* [DOCUMENTO]
·····
Paulo escreveu esse versículo em uma carta endereçada a uma igreja que havia na cidade de Corinto. O público alvo desta mensagem era pessoas que já professaram publicamente a fé em Cristo; que realmente criam nele como salvador de suas vidas. A essa altura da história (55 d.C.), as boas novas de Cristo já haviam sido espalhadas pelo mundo do primeiro século. Um dos meios pelo qual o mundo soube da vida de Jesus foi através do próprio apóstolo Paulo, em suas muitas viagens. Ele, inclusive, levou o evangelho para a cidade de Corinto. Uma das formas que o apóstolo encontrou de continuar ensinado, exortando e esclarecendo os assuntos referentes a vida cristã, foi por meio de cartas - que compõem boa parte do nosso Novo Testamento. E nesse caráter exortativo, o conteúdo da mensagem que essas cartas carregavam era a recomendação de um padrão de vida semelhante ao de Cristo (Ef 4:1; 5:1; 6:1-5; Fp 1:27; 2:5). Essa é a vontade de Deus: que seus filhos vivam como o seu Filho! Dessa forma, só há sentido em imitar Jesus para aqueles que realmente o tem como Salvador de suas vidas. Esse processo de imitação é chamado de santificação!

Entretanto, mesmo pessoas que não depositam inteiramente sua fé em Cristo reconhecem que ele foi um homem de caráter  e continua sendo um exemplo mundial para ser seguido. As suas atitudes e os seus ensinamentos devem ter um espaço na educação humana sobre ética e responsabilidade social. Ele sustentou as suas teses e, mesmo sofrendo pressão religiosa e política por parte dos judeus e do governo romano, não negou a sua personalidade, preferindo morrer do que ver sua ideologia morta. Seu pensamento movimentou uma multidão de pessoas que, acima de tudo, lutavam pelos direitos dos pobres e pela inclusão dos marginalizados. É assim que o mundo ver a Cristo. Será que "seguir o exemplo de Cristo" é a solução para a humanidade? Vou melhorar a minha pergunta: será que pessoas que não depositaram sua fé no sacrifício de Cristo podem ser transformadas somente por seguir o exemplo de Jesus? A ênfase para a salvação do pecador deve ser no sacrifício de Cristo ou em sua vida terrena como um revolucionário? Apesar de muito do que foi citado no início desse parágrafo ser verdadeiro, há um perigo mortal em confiar na restauração da humanidade sendo pragmático sobre o exemplo de Jesus.
·····
* [OBJETIVO A] De acordo com o texto sobre a carta de Paulo a Corinto, por que imitar Jesus só faz sentido para quem o tem como Salvador? Responda em uma a três frases.
* [OBJETIVO B] Dê seguimento ao texto sobre a carta de Paulo a Corinto, começando logo após a última frase apresentada.
As linhas que vêm depois deste texto são um material à parte.

* [CONTEÚDO DOS DADOS]
·····
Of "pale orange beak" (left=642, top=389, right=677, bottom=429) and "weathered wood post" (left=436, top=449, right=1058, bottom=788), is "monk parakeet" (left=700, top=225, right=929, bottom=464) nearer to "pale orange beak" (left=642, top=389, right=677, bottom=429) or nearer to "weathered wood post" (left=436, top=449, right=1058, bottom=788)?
·····
* [RESPOSTA FINAL A] Porque a vontade de Deus é que seus filhos vivam como o seu Filho. Por isso a recomendação de um padrão de vida semelhante ao de Cristo é dirigida aos que realmente creem nele como Salvador, e esse processo de imitação é chamado de santificação.

* [RESPOSTA FINAL B]
Primeiro, não há como seguir os passos de Cristo se você não estiver em Cristo. Ou seja, só é possível imitar a Jesus se você o reconhece como o Salvador de sua vida. Veja o verso abaixo:
"Aquele que diz que permanece nele [em Cristo], esse deve andar assim como ele andou." I Jo 2:6
É nisto em que está baseado a salvação, segundo a Bíblia. O homem é transformado quando crê na morte substitucional e na ressurreição sobrenatural de Cristo. Deus não cobra que se atinja um patamar de bondade para que isso aconteça (Rm 4:5). Basta depositar sua fé completamente na pessoa de Jesus. É algo instantâneo, e não progressivo (At 16:31). Seguir os passos de Jesus seria uma consequência e uma evidência de que esse primeiro passo [de fé] já foi dado. Portanto, seguir o exemplo de Cristo, esquecendo-se de crê nele, é um caminho sem êxito diante de Deus.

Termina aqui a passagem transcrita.